According to Allstate's complaint, filed in the U.S. District Court for the Eastern District of New York, Elzanaty and several others allegedly conspired with a licensed medical doctor to incorporate four professional service corporations and set up a scheme that took advantage of New York's no-fault automobile insurance laws.
The complaint said the bills generated by the doctor, Jadwiga Pawlowski, were submitted to and paid by Allstate. However, Allstate argues the "lion's share" of the funds collected were siphoned to a management company owned and controlled by Elzanaty.
The complaint also accuses Elzanaty of setting up a corporate entity that allowed him to open up several more medical professional service facilities and to "serve as the corporate veil behind which Elzanaty perpetrated the other aspects of his multimillion-dollar enterprise of fraud."
In addition to Elzanaty, the complaint names Pawlowski, and others and several of the medical services facilities. The complaint accuses Elzanaty and the rest of the defendants of violating federal laws covering interstate commerce, racketeering, unjust enrichment and mail fraud. The complaint also alleges the defendants violated New York's common law fraud and no-fault laws.
Allstate is being represented by Robert Macchia and Mehmet Gokce.
According to federal court records, Elzanaty was hit with a similar suit filed by State Farm in September. That suit accused Elzanaty of billing State Farm for unnecessary tests related to automobile accidents. State Farm asked a federal judge issue judgment against Elzanaty and others for roughly $1.9 million.

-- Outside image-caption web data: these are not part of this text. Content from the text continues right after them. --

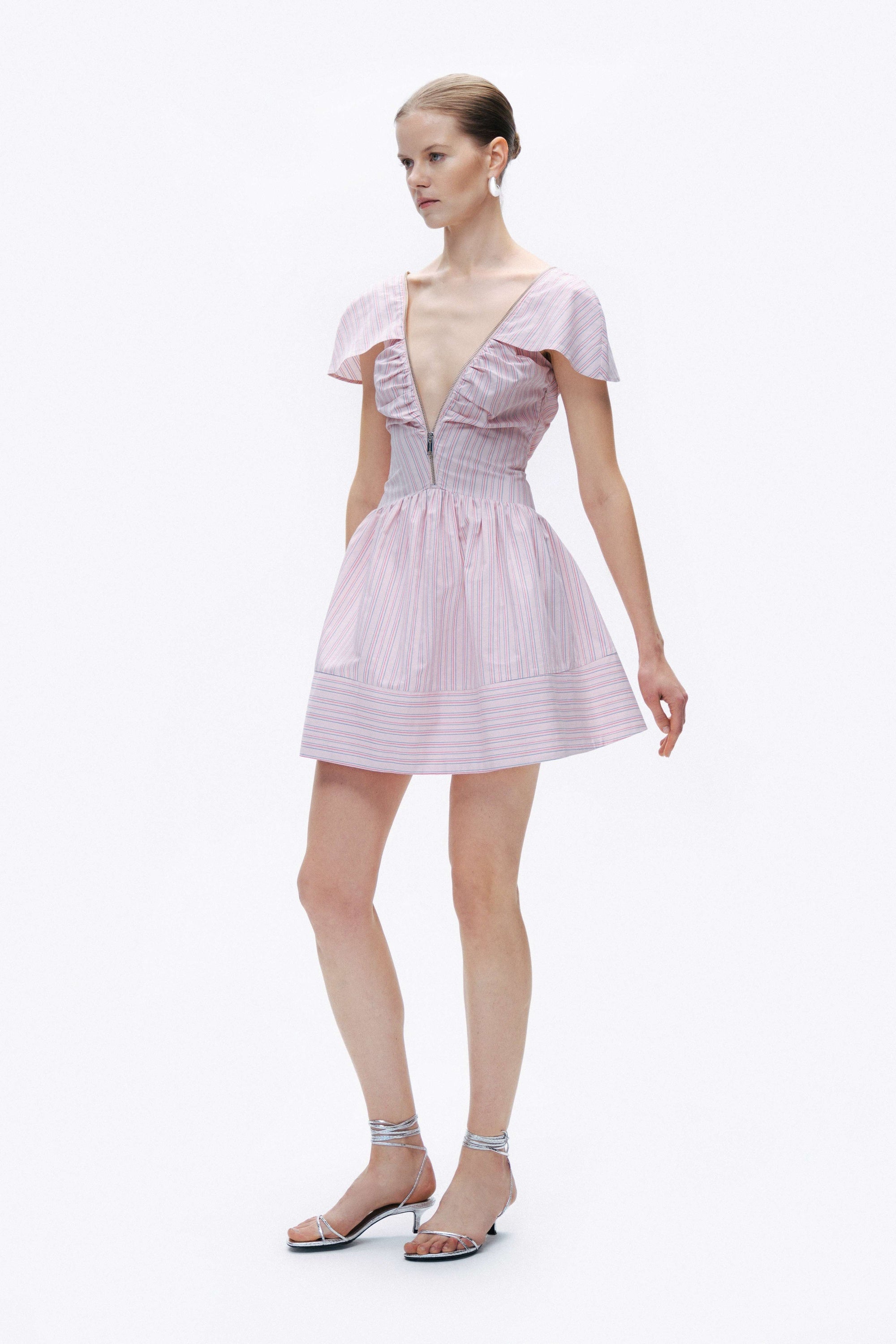 Pink Striped Mini Dress with Zipper Detail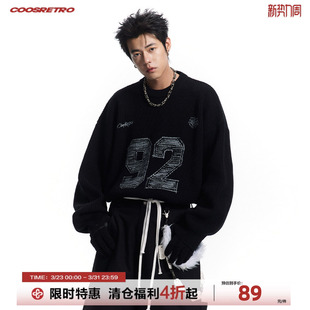 CoosRetro美式 数字胶印毛衣春秋男女宽松外套 复古圆领套头针织衫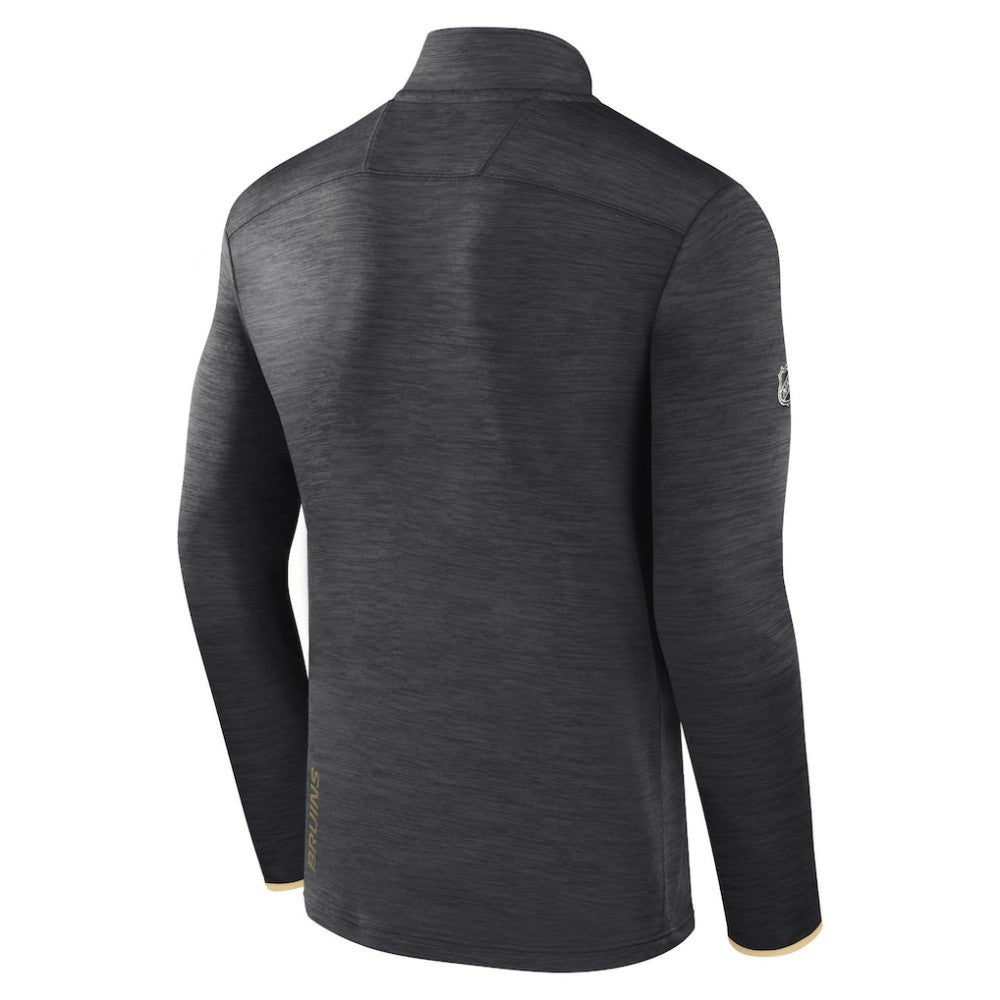 Boston Bruins Fanatics Authentic Pro Quarter-Zip Pullover Top - Heather Charcoal - NHL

And in March, Geico and several of its subsidiaries accused Elzanaty of bilking them out of $1.7 million in improper surgical procedures and anesthesiology services.
Last year, Elzanaty, an Egyptian-born businessman from Long Island, provided a large portion of the $4.8 million needed to buy the Burlington Coat Factory store that was set to be demolished to make way for a community center, which would also house a Muslim prayer space, several blocks from the site of the Sept. 11, 2001 attacks.